Doktor Sommer - das einfach schöne Sommerleben

Auch die Hochsommerkultur zimmert ihr eigenes Zeitfenster … für mich, sportlich gerechnet, Mitte Juli bis Mitte August. Lange, ergötzlich warme (?) Abende, Partys im Freien, an der Mulde wird hochfrequentiert abgehangen, allein bzw. solo oder im vertraut-vergnüglichen Get-together. Kneipen und Restaurants haben die lizensierten Komfortzonen vor ihrer Haustür mit geschmacksneutralen Tischen und semibequemen Stühlen bestückt. In knapper Reichweite wartet der Heißwetter-Survival-Kit auf den nächsten Zugriff, sei's ein Aperol Spritz, vielleicht schlürft man auch zum gefühlt 500. Mal einen Caipirinha, oder nippelt, besonders hipp, an einem Tonic mit edler Gin Sul-Füllung aus Hamburg. Die allermeisten Tische und Theken sind belagert, aber das ist doch angenehm, kollektives Sommerabend-Gebrabbel.

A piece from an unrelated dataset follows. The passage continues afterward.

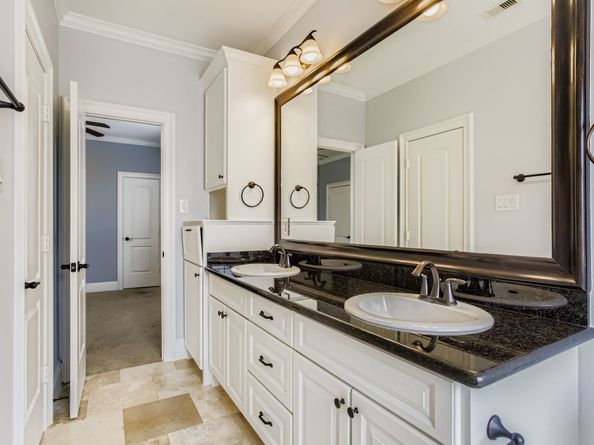 1020 W 22nd Street A, Houston TX 77008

Gott und die Welt mischen sich auch putzmunter ein, Höhen und Tiefen städtischer Politik werden durchgekaut, der FSV, die heraufdräuende Bundestagswahl, man verabredet sich fürs Freibad am nächsten Tag oder zum Eislecken am Softeiswohnwagen beim 1470-Sommergarten. Im Idealfall mit seiner aktueller Sommerliebe. Jeder, ach was, alle sind cool und relaxed. On tour am Abend mit Freunden oder solchen, die es werden könnten (oder sollten), da kann ja schon in Wintertagen gute Laune aufkommen, aber im Sommer geht alles doch viel entspannter und spontaner ab, auch das Cruisen durch angesagte Kneipen in der Peter Breuer Straße oder auf dem Hauptmarkt, am Johannisbad oder auf der Paradiesbrücke, das leicht angetüttelte Abchillen und vor allem das mit ein wenig Sprit beförderte Flirten und Rumschäkern.

 

Als ob der Sommer unter beglückendem Sternengefunkel niemals enden dürfte, weil man noch immer nicht in der höchsten Wohlfülletage angekommen ist. Finale Idylle als Gradmesser von Herzens- und Lebenslust. Das ist nicht verhandelbar.

 

Aber kann es denn wochenlang so prächtig weitergehen, das Laissez-faire, das nichtsnutzige Nichtstun? Würden die abendlichen Lockerungsübungen, die gepflegte und komplette Entspannungssause doch nur bis weit jenseits der Sommerferien andauern.

 

Aber ach, die Grillsaison und das Eisschlotzen (wie der Schwabe sagt) sind als Saisonware dem schnöden Verfall preisgegeben. In wenigen Tagen stapeln sich Lebkuchen und Spekulatius in den Supermarktregalen und bald stehen die ersten Nikoläuse stramm in Reih und Glied. Ab dem 21. Juni wurden und werden die Tage erschreckend kürzer, bald rieselt uns der Schnee aufs Haupt und Weihnachten naht rabiat. Diese Entwicklung, liebe Sommergäste, ist nicht hinnehmbar.